Currency

Big Guns Turned On Deflation In Currency Wars

Currency wars are breaking out to tackle rampant deflation that is crippling economies around the world.

It’s bit like a global game of pass the parcel as whoever is caught with the strongest currency inherits the economic problems of the country before them in the chain.

A currency war is about shifting the deflation in one country to another by weakening currency exchange rates.

Politicians and economists see this measure as a way of making their imports more expensive and stimulating their economies, while their exports are less expensive for other countries to buy.

“Nations exerting this policy are not rebalancing or growing their economies, they are passing their deflationary problems across the border for someone else to deal with,” said David Bloom, a currency expert for HSBC.

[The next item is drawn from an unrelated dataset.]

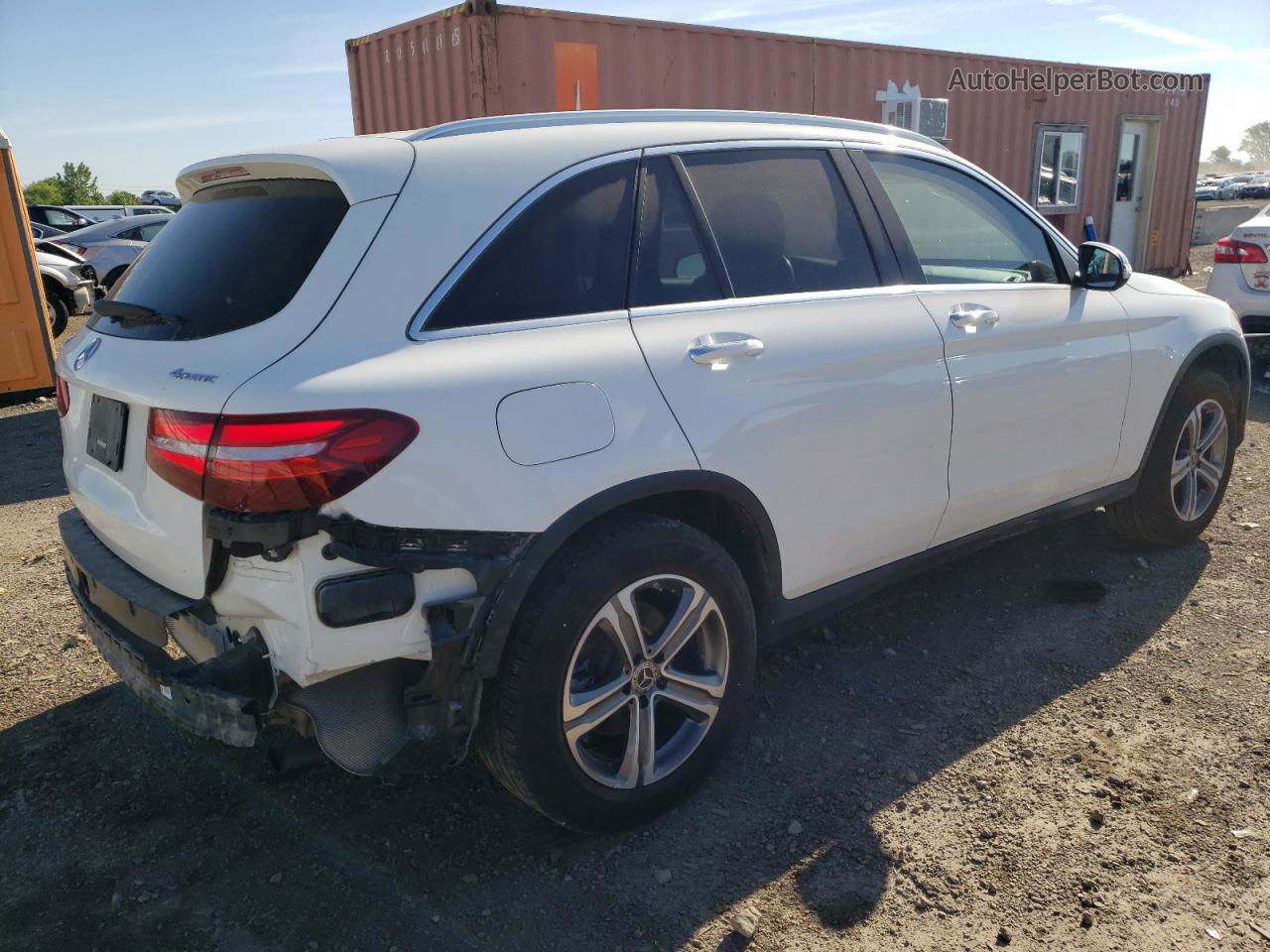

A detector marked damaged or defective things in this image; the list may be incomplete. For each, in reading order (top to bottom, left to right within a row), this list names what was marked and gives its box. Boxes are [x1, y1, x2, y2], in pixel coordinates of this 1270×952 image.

“They are not doing anyone a favour except themselves.”

Weaker currencies

Research by financial information group Bloomberg reveals the 10 currencies most likely to fall in value over the year are also those most affected by deflation.

Argentina heads the list, but is in a different position from the rest. The peso is in free fall after self-inflicting economic wounds by defaulting on debt and devaluation.

The biggest currencies expected to reduce in value are the Japanese yen and the Euro.

Central banks for both have indicated that they would like to see weaker currencies to help stop inflation sliding.

In Japan, inflation slipped to a 10-month low of 3.3% in August, the latest published figure.

The Eurozone inflation rate for August was 0.4% and the trend has been downward for most of this year.

Escaping deflation

The economic rot in the Eurozone bloc is now starting to affect neighbours and trading partners.

Exchange rates in Switzerland, Hungary, Denmark, the Czech Republic and Sweden are forecast to fall back around 6%.

The problem reaches every corner of the world – China, New Zealand and Australia rely heavily on exports and they are taking a battering in the currency wars, with more expensive exports affecting growth.

As a result, New Zealand has worked hard to devalue the currency to make exports more competitive. The Kiwi dollar has lost around 10% in value in less than a year.

Another economy trying to weaken is the Israeli Shekel. The Israeli economy plunged into deflation in 2007 and the government is deploying every economic weapon available to boost inflation and push down the price of the shekel.